_ИСХОДНЫЙ ТЕКСТ:_
★ ★ ★ ★
Корней Чуковский - Дни моей жизни
16 июня, понедельник. Вчера внезапно приехал с женой А.И.Солженицын. Расцеловались. Обедали на балконе. Погода святая: сирень расцвела у нас необыкновенно щедро, — кукушки кричат веселей, чем обычно, деревья феноменально зеленые. А. И пишет роман из времен 1-й германской войны (1914–1917) — весь поглощен им. «Но сейчас почему-то не пишется. Мне очень легко писать то, что я пережил, но сочинять я не могу…» Жена подтверждает: когда у него застопорится работа, он становится мрачен, раздражителен. Жена («Наташа») ведет его архив 19 папок: одна папка почетных званий — он ведь академик избранный какой-то из литературных академий Парижа, а так же — почетный член американской академии. Жена благоговейно фотографирует ту крохотную дачку, где живет Солженицын, все окрестности, — и как он собирает грибы, и как он пишет в саду, за вкопанным в землю столом, и как гуляет над рекой. Фото цветные, она привезла с собою около 50 в коробке. Спрашивали у меня, нет ли у меня копии того отзыва об «Иване Денисовиче», который я написал в Барвихе{1}, когда рукопись этой повести дал мне почитать Твардовский.
25 июля. Месяц не писал. За это время — отравился.
Весь поглощен полетом американцев на Луну{2}. Наши интернационалисты, так много говорившие о мировом масштабе космических полетов, полны зависти и ненависти к великим американским героям — и внушили те же чувства народу. В то время когда у меня «грудь от нежности болит» — нежности к этим людям, домработница Лиды Маруся сказала: «Эх, подохли бы они по дороге». Школьникам внушают, что американцы послали на Луну людей из-за черствости и бесчеловечия; мы, мол, посылаем аппараты, механизмы, а подлые американцы — живых людей!
Словом, бедные сектанты даже не желают чувствовать себя частью человечества. Причем забыли, что сами же похвалялись быть первыми людьми на Луне. «Только при коммунизме возможны полеты человека в космос» — такова была пластинка нашей пропаганды.
★ ★ ★ ★
_ИСХОДНЫЕ ДАННЫЕ:_
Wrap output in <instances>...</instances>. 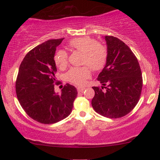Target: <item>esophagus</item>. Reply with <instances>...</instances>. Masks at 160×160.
<instances>
[{"label": "esophagus", "mask_w": 160, "mask_h": 160, "mask_svg": "<svg viewBox=\"0 0 160 160\" xmlns=\"http://www.w3.org/2000/svg\"><path fill=\"white\" fill-rule=\"evenodd\" d=\"M85 88H84V87H78L77 88V91L78 92H82L84 91Z\"/></svg>", "instance_id": "obj_1"}]
</instances>
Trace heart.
Segmentation results:
<instances>
[{"instance_id": "heart-1", "label": "heart", "mask_w": 160, "mask_h": 160, "mask_svg": "<svg viewBox=\"0 0 160 160\" xmlns=\"http://www.w3.org/2000/svg\"><path fill=\"white\" fill-rule=\"evenodd\" d=\"M68 47L73 51L82 53V65L80 68H72L65 75L66 79L77 86H83L91 76V69L100 71L106 65L108 51L102 43L96 41L95 38L89 36L79 37L71 40ZM54 62L60 69H64L68 62V55L64 50H60L54 56Z\"/></svg>"}]
</instances>
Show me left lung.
I'll return each mask as SVG.
<instances>
[{
	"mask_svg": "<svg viewBox=\"0 0 160 160\" xmlns=\"http://www.w3.org/2000/svg\"><path fill=\"white\" fill-rule=\"evenodd\" d=\"M105 39L108 58L98 77L102 87H92V106L99 114L117 119L130 113L138 102L143 78L138 59L128 46L111 36Z\"/></svg>",
	"mask_w": 160,
	"mask_h": 160,
	"instance_id": "left-lung-1",
	"label": "left lung"
}]
</instances>
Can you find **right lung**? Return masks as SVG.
Wrapping results in <instances>:
<instances>
[{
    "label": "right lung",
    "instance_id": "1",
    "mask_svg": "<svg viewBox=\"0 0 160 160\" xmlns=\"http://www.w3.org/2000/svg\"><path fill=\"white\" fill-rule=\"evenodd\" d=\"M63 39H52L30 50L22 61L17 77L16 94L22 108L42 124H54L66 118L78 94L70 84L65 85L60 94L54 92V85L60 82L55 78L54 58Z\"/></svg>",
    "mask_w": 160,
    "mask_h": 160
}]
</instances>
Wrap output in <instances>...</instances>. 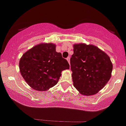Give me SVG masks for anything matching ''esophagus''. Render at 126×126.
Segmentation results:
<instances>
[{"label":"esophagus","instance_id":"esophagus-1","mask_svg":"<svg viewBox=\"0 0 126 126\" xmlns=\"http://www.w3.org/2000/svg\"><path fill=\"white\" fill-rule=\"evenodd\" d=\"M70 57H68V58H67V61H68V63H69V64H70Z\"/></svg>","mask_w":126,"mask_h":126}]
</instances>
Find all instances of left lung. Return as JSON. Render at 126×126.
I'll return each instance as SVG.
<instances>
[{
  "label": "left lung",
  "instance_id": "1",
  "mask_svg": "<svg viewBox=\"0 0 126 126\" xmlns=\"http://www.w3.org/2000/svg\"><path fill=\"white\" fill-rule=\"evenodd\" d=\"M73 86L84 95H94L111 76L113 64L104 51L93 45L75 44L70 59Z\"/></svg>",
  "mask_w": 126,
  "mask_h": 126
}]
</instances>
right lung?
<instances>
[{
  "instance_id": "add662e5",
  "label": "right lung",
  "mask_w": 126,
  "mask_h": 126,
  "mask_svg": "<svg viewBox=\"0 0 126 126\" xmlns=\"http://www.w3.org/2000/svg\"><path fill=\"white\" fill-rule=\"evenodd\" d=\"M21 74L34 90L46 91L58 83L63 70L70 65L54 43H41L29 49L19 61Z\"/></svg>"
}]
</instances>
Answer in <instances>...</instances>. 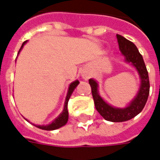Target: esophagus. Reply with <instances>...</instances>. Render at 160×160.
<instances>
[{
    "label": "esophagus",
    "mask_w": 160,
    "mask_h": 160,
    "mask_svg": "<svg viewBox=\"0 0 160 160\" xmlns=\"http://www.w3.org/2000/svg\"><path fill=\"white\" fill-rule=\"evenodd\" d=\"M83 77L84 78H86V79H87V78H88V76H87V75H86V74H84Z\"/></svg>",
    "instance_id": "34e87169"
}]
</instances>
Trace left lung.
<instances>
[{
	"instance_id": "obj_1",
	"label": "left lung",
	"mask_w": 160,
	"mask_h": 160,
	"mask_svg": "<svg viewBox=\"0 0 160 160\" xmlns=\"http://www.w3.org/2000/svg\"><path fill=\"white\" fill-rule=\"evenodd\" d=\"M116 36L119 51L125 58V61L133 65L139 74L141 78V86L138 93L127 107L124 108H114L108 104L99 95L98 90V85L96 80L90 79L89 84L92 88L96 109L98 110V113L108 121L123 122L134 118L142 112L149 95L150 84L146 65L137 47L135 46L134 43L123 37L122 35H117Z\"/></svg>"
}]
</instances>
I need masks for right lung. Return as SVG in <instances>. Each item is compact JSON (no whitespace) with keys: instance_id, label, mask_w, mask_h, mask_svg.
<instances>
[{"instance_id":"right-lung-1","label":"right lung","mask_w":160,"mask_h":160,"mask_svg":"<svg viewBox=\"0 0 160 160\" xmlns=\"http://www.w3.org/2000/svg\"><path fill=\"white\" fill-rule=\"evenodd\" d=\"M27 42V41H24L22 45V47L18 51V53L20 52V51L22 50L23 48V45ZM79 80H75L74 82L69 85V87H68V94H67V97H66V100H65V103H64V108L62 110V112L60 114L59 116L53 120L52 122L51 123L50 125H35L36 127L38 128L41 129V130H45V131H53V130H56V129H58L60 127H62L63 125H66V123L68 122V102L69 100V98L70 96L72 95V93L74 92V90L76 88V86L79 85Z\"/></svg>"}]
</instances>
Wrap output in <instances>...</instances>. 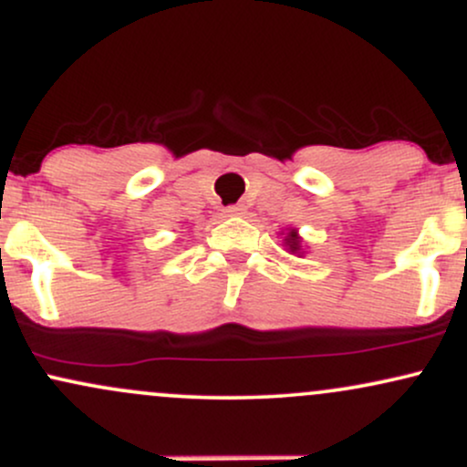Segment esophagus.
<instances>
[{
    "instance_id": "34e87169",
    "label": "esophagus",
    "mask_w": 467,
    "mask_h": 467,
    "mask_svg": "<svg viewBox=\"0 0 467 467\" xmlns=\"http://www.w3.org/2000/svg\"><path fill=\"white\" fill-rule=\"evenodd\" d=\"M226 215H230V217L245 215V206H244V203H234V206H228L226 208Z\"/></svg>"
}]
</instances>
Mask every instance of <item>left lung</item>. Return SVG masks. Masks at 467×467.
Listing matches in <instances>:
<instances>
[{"label":"left lung","instance_id":"8db88e82","mask_svg":"<svg viewBox=\"0 0 467 467\" xmlns=\"http://www.w3.org/2000/svg\"><path fill=\"white\" fill-rule=\"evenodd\" d=\"M285 245L289 252H294V254H301V237L296 234V230H289V234L285 237Z\"/></svg>","mask_w":467,"mask_h":467}]
</instances>
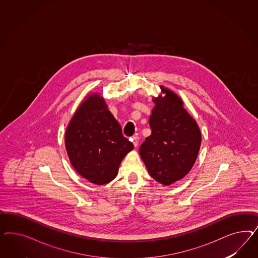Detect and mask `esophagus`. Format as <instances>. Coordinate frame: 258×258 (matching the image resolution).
<instances>
[{"mask_svg": "<svg viewBox=\"0 0 258 258\" xmlns=\"http://www.w3.org/2000/svg\"><path fill=\"white\" fill-rule=\"evenodd\" d=\"M132 142H133L134 147L136 148V147L138 146V144H139V137H138V136H133V139H132Z\"/></svg>", "mask_w": 258, "mask_h": 258, "instance_id": "1", "label": "esophagus"}]
</instances>
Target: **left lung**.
Segmentation results:
<instances>
[{
  "label": "left lung",
  "instance_id": "1",
  "mask_svg": "<svg viewBox=\"0 0 258 258\" xmlns=\"http://www.w3.org/2000/svg\"><path fill=\"white\" fill-rule=\"evenodd\" d=\"M164 96L153 97L149 117L151 134L139 149L149 175L163 185H170L187 175L201 148L202 133L183 102L171 90L160 86Z\"/></svg>",
  "mask_w": 258,
  "mask_h": 258
}]
</instances>
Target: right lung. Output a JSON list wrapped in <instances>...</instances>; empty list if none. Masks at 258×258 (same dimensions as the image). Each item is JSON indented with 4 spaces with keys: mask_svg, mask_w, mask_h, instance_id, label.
<instances>
[{
    "mask_svg": "<svg viewBox=\"0 0 258 258\" xmlns=\"http://www.w3.org/2000/svg\"><path fill=\"white\" fill-rule=\"evenodd\" d=\"M64 141L73 167L97 185L109 183L117 176L122 160L133 149L98 93L81 102L71 118Z\"/></svg>",
    "mask_w": 258,
    "mask_h": 258,
    "instance_id": "obj_1",
    "label": "right lung"
}]
</instances>
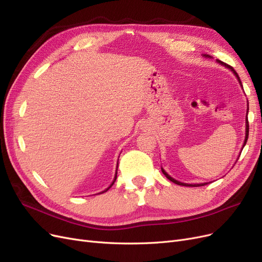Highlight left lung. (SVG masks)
<instances>
[{"label": "left lung", "mask_w": 262, "mask_h": 262, "mask_svg": "<svg viewBox=\"0 0 262 262\" xmlns=\"http://www.w3.org/2000/svg\"><path fill=\"white\" fill-rule=\"evenodd\" d=\"M205 57H208V55H205ZM217 62L220 63V64H222V66H225L227 69H229L232 71V72L236 75V77H237V80L239 81V84H241V86L243 87V85H242V82H241V78H239V76H238V74L236 73V71L231 67V66H228V64H226V63H224V62H222V61H220V60H217ZM248 108H247V115H248ZM248 136H249V123H248V117L246 116V137H245V142H244V145L243 146H245L246 145V142H247V140H248ZM162 171H163V173L164 175L166 176V178H168L170 181H172L173 184H176V185H180V186H185V187H200V186H204V185H208L207 182H204V184H184V182H180V181H177L176 179H173L172 177H170L167 172H166L163 168H162Z\"/></svg>", "instance_id": "obj_1"}]
</instances>
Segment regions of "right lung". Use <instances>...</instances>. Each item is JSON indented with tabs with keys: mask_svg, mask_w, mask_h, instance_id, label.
<instances>
[{
	"mask_svg": "<svg viewBox=\"0 0 262 262\" xmlns=\"http://www.w3.org/2000/svg\"><path fill=\"white\" fill-rule=\"evenodd\" d=\"M117 168H118V166H117ZM116 179H117V171H116V175H115V179H114V181H113V184H112V185H110V187H112V186H113V185H114V184H115V181H116ZM110 187H108V188H107V189H106V190H104V191H102V192H101V193H104V192H106V191H108V190H109V188H110Z\"/></svg>",
	"mask_w": 262,
	"mask_h": 262,
	"instance_id": "right-lung-1",
	"label": "right lung"
}]
</instances>
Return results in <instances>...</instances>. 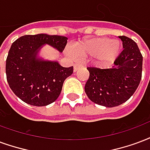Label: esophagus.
Returning a JSON list of instances; mask_svg holds the SVG:
<instances>
[{
    "mask_svg": "<svg viewBox=\"0 0 150 150\" xmlns=\"http://www.w3.org/2000/svg\"><path fill=\"white\" fill-rule=\"evenodd\" d=\"M81 67H82V64H79V63L75 64V65H74V72H75L76 71H78L79 68H80Z\"/></svg>",
    "mask_w": 150,
    "mask_h": 150,
    "instance_id": "1",
    "label": "esophagus"
}]
</instances>
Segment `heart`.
<instances>
[{
    "label": "heart",
    "instance_id": "1",
    "mask_svg": "<svg viewBox=\"0 0 150 150\" xmlns=\"http://www.w3.org/2000/svg\"><path fill=\"white\" fill-rule=\"evenodd\" d=\"M72 52L79 58L96 57L101 64H107L115 60L122 51V44L117 40L97 37L77 42L71 46Z\"/></svg>",
    "mask_w": 150,
    "mask_h": 150
}]
</instances>
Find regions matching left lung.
Instances as JSON below:
<instances>
[{
    "label": "left lung",
    "instance_id": "8db88e82",
    "mask_svg": "<svg viewBox=\"0 0 150 150\" xmlns=\"http://www.w3.org/2000/svg\"><path fill=\"white\" fill-rule=\"evenodd\" d=\"M123 51L108 69L87 67L90 72L85 92L90 100L98 105L119 106L134 95L142 79L143 57L137 44L125 35Z\"/></svg>",
    "mask_w": 150,
    "mask_h": 150
}]
</instances>
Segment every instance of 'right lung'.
Here are the masks:
<instances>
[{
	"instance_id": "right-lung-1",
	"label": "right lung",
	"mask_w": 150,
	"mask_h": 150,
	"mask_svg": "<svg viewBox=\"0 0 150 150\" xmlns=\"http://www.w3.org/2000/svg\"><path fill=\"white\" fill-rule=\"evenodd\" d=\"M67 41L66 36L41 33L23 35L13 42L6 59V76L11 90L23 102L44 106L58 98L73 67H64L57 60L40 57L39 53L46 44L61 53Z\"/></svg>"
}]
</instances>
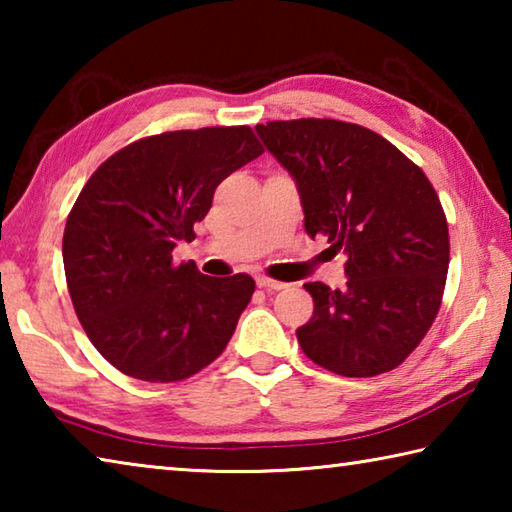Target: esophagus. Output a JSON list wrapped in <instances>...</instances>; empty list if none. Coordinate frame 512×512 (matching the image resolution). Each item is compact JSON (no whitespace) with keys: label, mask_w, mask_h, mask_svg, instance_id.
I'll use <instances>...</instances> for the list:
<instances>
[{"label":"esophagus","mask_w":512,"mask_h":512,"mask_svg":"<svg viewBox=\"0 0 512 512\" xmlns=\"http://www.w3.org/2000/svg\"><path fill=\"white\" fill-rule=\"evenodd\" d=\"M257 287L259 289H268V291H280V289H284L287 287V284L284 282H277V280H271V277H257Z\"/></svg>","instance_id":"obj_1"}]
</instances>
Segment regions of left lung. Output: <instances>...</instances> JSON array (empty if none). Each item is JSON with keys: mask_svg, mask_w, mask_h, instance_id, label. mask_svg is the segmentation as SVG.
I'll return each mask as SVG.
<instances>
[{"mask_svg": "<svg viewBox=\"0 0 512 512\" xmlns=\"http://www.w3.org/2000/svg\"><path fill=\"white\" fill-rule=\"evenodd\" d=\"M255 131L296 183L305 230L348 257L345 289L305 284L314 316L296 329L302 352L343 377L397 368L443 300L449 235L436 189L400 149L357 124L293 119Z\"/></svg>", "mask_w": 512, "mask_h": 512, "instance_id": "8db88e82", "label": "left lung"}]
</instances>
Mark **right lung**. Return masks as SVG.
I'll return each instance as SVG.
<instances>
[{
    "instance_id": "right-lung-1",
    "label": "right lung",
    "mask_w": 512,
    "mask_h": 512,
    "mask_svg": "<svg viewBox=\"0 0 512 512\" xmlns=\"http://www.w3.org/2000/svg\"><path fill=\"white\" fill-rule=\"evenodd\" d=\"M264 153L248 126L198 128L124 146L67 216L63 264L81 325L128 377L169 384L219 357L255 291L250 275L173 264L221 180Z\"/></svg>"
}]
</instances>
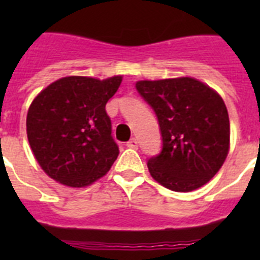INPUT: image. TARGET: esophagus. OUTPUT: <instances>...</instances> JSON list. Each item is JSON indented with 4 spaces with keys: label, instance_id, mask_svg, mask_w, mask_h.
Returning a JSON list of instances; mask_svg holds the SVG:
<instances>
[{
    "label": "esophagus",
    "instance_id": "34e87169",
    "mask_svg": "<svg viewBox=\"0 0 260 260\" xmlns=\"http://www.w3.org/2000/svg\"><path fill=\"white\" fill-rule=\"evenodd\" d=\"M138 146H139V143L136 139H131L129 142L126 143V147H128V148H134V150H136V148H138Z\"/></svg>",
    "mask_w": 260,
    "mask_h": 260
}]
</instances>
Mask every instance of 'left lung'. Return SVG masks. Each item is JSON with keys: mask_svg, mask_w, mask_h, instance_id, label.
I'll return each mask as SVG.
<instances>
[{"mask_svg": "<svg viewBox=\"0 0 260 260\" xmlns=\"http://www.w3.org/2000/svg\"><path fill=\"white\" fill-rule=\"evenodd\" d=\"M138 93L158 117L162 151L148 159L151 177L174 191H191L216 175L230 151L228 110L197 79L139 81Z\"/></svg>", "mask_w": 260, "mask_h": 260, "instance_id": "obj_1", "label": "left lung"}]
</instances>
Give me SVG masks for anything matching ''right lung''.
Here are the masks:
<instances>
[{
  "instance_id": "obj_1",
  "label": "right lung",
  "mask_w": 260,
  "mask_h": 260,
  "mask_svg": "<svg viewBox=\"0 0 260 260\" xmlns=\"http://www.w3.org/2000/svg\"><path fill=\"white\" fill-rule=\"evenodd\" d=\"M122 77H66L39 93L26 114L35 158L52 179L71 187L91 185L118 156L105 105Z\"/></svg>"
}]
</instances>
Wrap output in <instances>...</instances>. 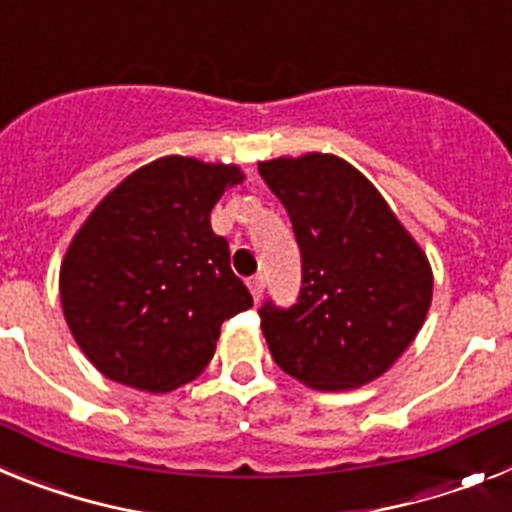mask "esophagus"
<instances>
[{
    "label": "esophagus",
    "instance_id": "obj_1",
    "mask_svg": "<svg viewBox=\"0 0 512 512\" xmlns=\"http://www.w3.org/2000/svg\"><path fill=\"white\" fill-rule=\"evenodd\" d=\"M264 287H266V279L261 277V274H256V277L248 279V289H251V295L256 302H259L261 295H264Z\"/></svg>",
    "mask_w": 512,
    "mask_h": 512
}]
</instances>
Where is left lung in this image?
Listing matches in <instances>:
<instances>
[{
    "mask_svg": "<svg viewBox=\"0 0 512 512\" xmlns=\"http://www.w3.org/2000/svg\"><path fill=\"white\" fill-rule=\"evenodd\" d=\"M292 220L302 261L295 305L259 307L269 351L315 390H354L413 343L433 274L372 182L343 158L307 153L259 164Z\"/></svg>",
    "mask_w": 512,
    "mask_h": 512,
    "instance_id": "1",
    "label": "left lung"
}]
</instances>
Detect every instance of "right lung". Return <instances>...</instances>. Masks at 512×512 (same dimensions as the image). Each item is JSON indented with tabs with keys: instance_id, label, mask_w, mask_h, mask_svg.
<instances>
[{
	"instance_id": "add662e5",
	"label": "right lung",
	"mask_w": 512,
	"mask_h": 512,
	"mask_svg": "<svg viewBox=\"0 0 512 512\" xmlns=\"http://www.w3.org/2000/svg\"><path fill=\"white\" fill-rule=\"evenodd\" d=\"M235 166L166 156L97 205L61 266L79 348L112 382L169 392L205 372L220 325L253 305L210 212L241 184Z\"/></svg>"
}]
</instances>
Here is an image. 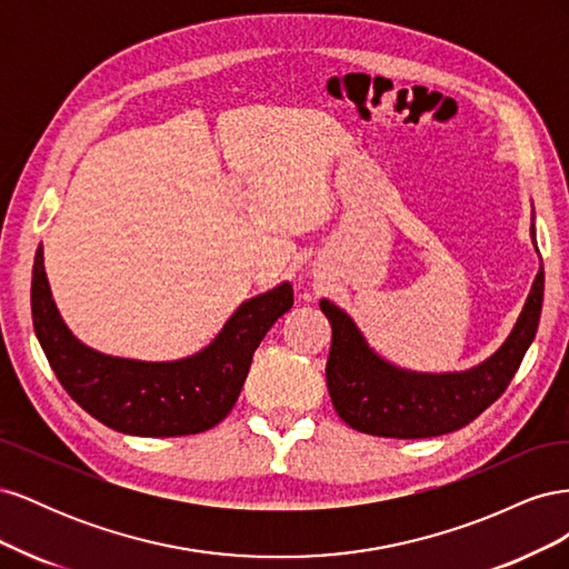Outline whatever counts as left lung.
I'll return each mask as SVG.
<instances>
[{"instance_id": "1", "label": "left lung", "mask_w": 569, "mask_h": 569, "mask_svg": "<svg viewBox=\"0 0 569 569\" xmlns=\"http://www.w3.org/2000/svg\"><path fill=\"white\" fill-rule=\"evenodd\" d=\"M541 303L543 266L501 349L472 370L427 375L387 363L368 347L353 320L322 299L320 308L332 325L325 375L337 416L358 432L391 439L439 437L470 425L508 389L518 372L537 337Z\"/></svg>"}]
</instances>
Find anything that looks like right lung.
<instances>
[{
  "instance_id": "1",
  "label": "right lung",
  "mask_w": 569,
  "mask_h": 569,
  "mask_svg": "<svg viewBox=\"0 0 569 569\" xmlns=\"http://www.w3.org/2000/svg\"><path fill=\"white\" fill-rule=\"evenodd\" d=\"M295 303L282 282L237 308L201 353L170 363L104 356L80 343L51 299L42 244L32 266V325L51 370L68 396L116 432L134 437H184L216 427L239 399L253 351Z\"/></svg>"
}]
</instances>
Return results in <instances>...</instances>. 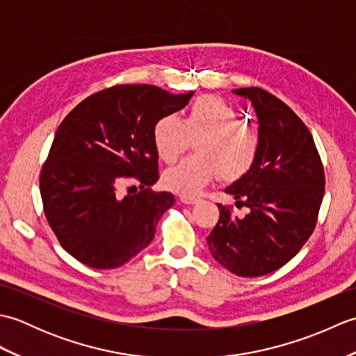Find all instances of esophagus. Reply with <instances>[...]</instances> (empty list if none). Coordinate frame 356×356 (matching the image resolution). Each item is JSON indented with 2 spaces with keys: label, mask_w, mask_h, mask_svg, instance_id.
<instances>
[{
  "label": "esophagus",
  "mask_w": 356,
  "mask_h": 356,
  "mask_svg": "<svg viewBox=\"0 0 356 356\" xmlns=\"http://www.w3.org/2000/svg\"><path fill=\"white\" fill-rule=\"evenodd\" d=\"M180 200L186 203V205H191V203L197 202L199 197H195V195H191V194H180Z\"/></svg>",
  "instance_id": "1"
}]
</instances>
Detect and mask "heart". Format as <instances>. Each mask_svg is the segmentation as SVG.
I'll return each mask as SVG.
<instances>
[{"label": "heart", "mask_w": 356, "mask_h": 356, "mask_svg": "<svg viewBox=\"0 0 356 356\" xmlns=\"http://www.w3.org/2000/svg\"><path fill=\"white\" fill-rule=\"evenodd\" d=\"M194 140L195 153L163 174L172 191L194 194L220 176L232 182L252 168L260 151V131L217 96H202L180 120L165 115L153 128V143L165 163H174Z\"/></svg>", "instance_id": "1"}]
</instances>
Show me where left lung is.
I'll return each instance as SVG.
<instances>
[{
	"label": "left lung",
	"instance_id": "obj_1",
	"mask_svg": "<svg viewBox=\"0 0 356 356\" xmlns=\"http://www.w3.org/2000/svg\"><path fill=\"white\" fill-rule=\"evenodd\" d=\"M232 92L252 104L260 151L252 168L225 190L249 213L237 217L217 205L220 216L207 241L232 274L261 277L284 266L312 236L326 179L311 131L283 101L259 87Z\"/></svg>",
	"mask_w": 356,
	"mask_h": 356
}]
</instances>
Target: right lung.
Here are the masks:
<instances>
[{"label": "right lung", "instance_id": "right-lung-1", "mask_svg": "<svg viewBox=\"0 0 356 356\" xmlns=\"http://www.w3.org/2000/svg\"><path fill=\"white\" fill-rule=\"evenodd\" d=\"M191 96L147 84L113 86L86 97L58 127L40 190L51 231L78 261L119 268L151 243L174 203L171 193L149 190L159 180L153 128ZM125 184L127 195L120 191Z\"/></svg>", "mask_w": 356, "mask_h": 356}]
</instances>
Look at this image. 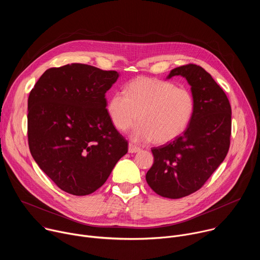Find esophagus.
I'll use <instances>...</instances> for the list:
<instances>
[{
	"mask_svg": "<svg viewBox=\"0 0 260 260\" xmlns=\"http://www.w3.org/2000/svg\"><path fill=\"white\" fill-rule=\"evenodd\" d=\"M140 150H141L140 147H138V146H136V145H134L132 143L128 144V152L129 153H136V152H139Z\"/></svg>",
	"mask_w": 260,
	"mask_h": 260,
	"instance_id": "34e87169",
	"label": "esophagus"
}]
</instances>
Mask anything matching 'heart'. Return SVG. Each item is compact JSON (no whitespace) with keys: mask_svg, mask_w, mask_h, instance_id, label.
I'll use <instances>...</instances> for the list:
<instances>
[{"mask_svg":"<svg viewBox=\"0 0 260 260\" xmlns=\"http://www.w3.org/2000/svg\"><path fill=\"white\" fill-rule=\"evenodd\" d=\"M113 125L125 132L139 117L141 124L133 133L138 142H171L187 128L193 112L192 93L183 87L156 78L141 77L128 83L124 93L116 92L108 103Z\"/></svg>","mask_w":260,"mask_h":260,"instance_id":"1","label":"heart"}]
</instances>
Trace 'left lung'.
<instances>
[{"instance_id": "8db88e82", "label": "left lung", "mask_w": 260, "mask_h": 260, "mask_svg": "<svg viewBox=\"0 0 260 260\" xmlns=\"http://www.w3.org/2000/svg\"><path fill=\"white\" fill-rule=\"evenodd\" d=\"M178 75L191 86L194 112L181 136L152 148L154 162L146 174L151 189L168 199H181L202 188L224 160L232 135L230 101L210 74L189 63L173 69L167 78Z\"/></svg>"}]
</instances>
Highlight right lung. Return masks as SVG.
I'll return each mask as SVG.
<instances>
[{
  "mask_svg": "<svg viewBox=\"0 0 260 260\" xmlns=\"http://www.w3.org/2000/svg\"><path fill=\"white\" fill-rule=\"evenodd\" d=\"M118 77L116 71L71 63L46 70L29 92L30 154L70 194L94 192L127 152L106 108V92Z\"/></svg>",
  "mask_w": 260,
  "mask_h": 260,
  "instance_id": "add662e5",
  "label": "right lung"
}]
</instances>
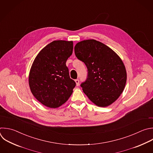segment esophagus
Instances as JSON below:
<instances>
[{
  "label": "esophagus",
  "instance_id": "1",
  "mask_svg": "<svg viewBox=\"0 0 153 153\" xmlns=\"http://www.w3.org/2000/svg\"><path fill=\"white\" fill-rule=\"evenodd\" d=\"M75 82H76L77 86H79V79H76V80H75Z\"/></svg>",
  "mask_w": 153,
  "mask_h": 153
}]
</instances>
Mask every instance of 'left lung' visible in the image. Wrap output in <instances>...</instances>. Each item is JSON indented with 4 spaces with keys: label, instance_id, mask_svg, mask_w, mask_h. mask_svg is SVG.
★ ★ ★ ★
_ЦЕЛЬ ЗАДАНИЯ:_ Можете дословно переписать из дневника Чуковского отрывок, начиная со слов «25 июля. Месяц» и заканчивая словами «американцы — живых людей!»?

_РЕШЕНИЕ ЗАДАНИЯ:_
25 июля. Месяц не писал. За это время — отравился.
Весь поглощен полетом американцев на Луну{2}. Наши интернационалисты, так много говорившие о мировом масштабе космических полетов, полны зависти и ненависти к великим американским героям — и внушили те же чувства народу. В то время когда у меня «грудь от нежности болит» — нежности к этим людям, домработница Лиды Маруся сказала: «Эх, подохли бы они по дороге». Школьникам внушают, что американцы послали на Луну людей из-за черствости и бесчеловечия; мы, мол, посылаем аппараты, механизмы, а подлые американцы — живых людей!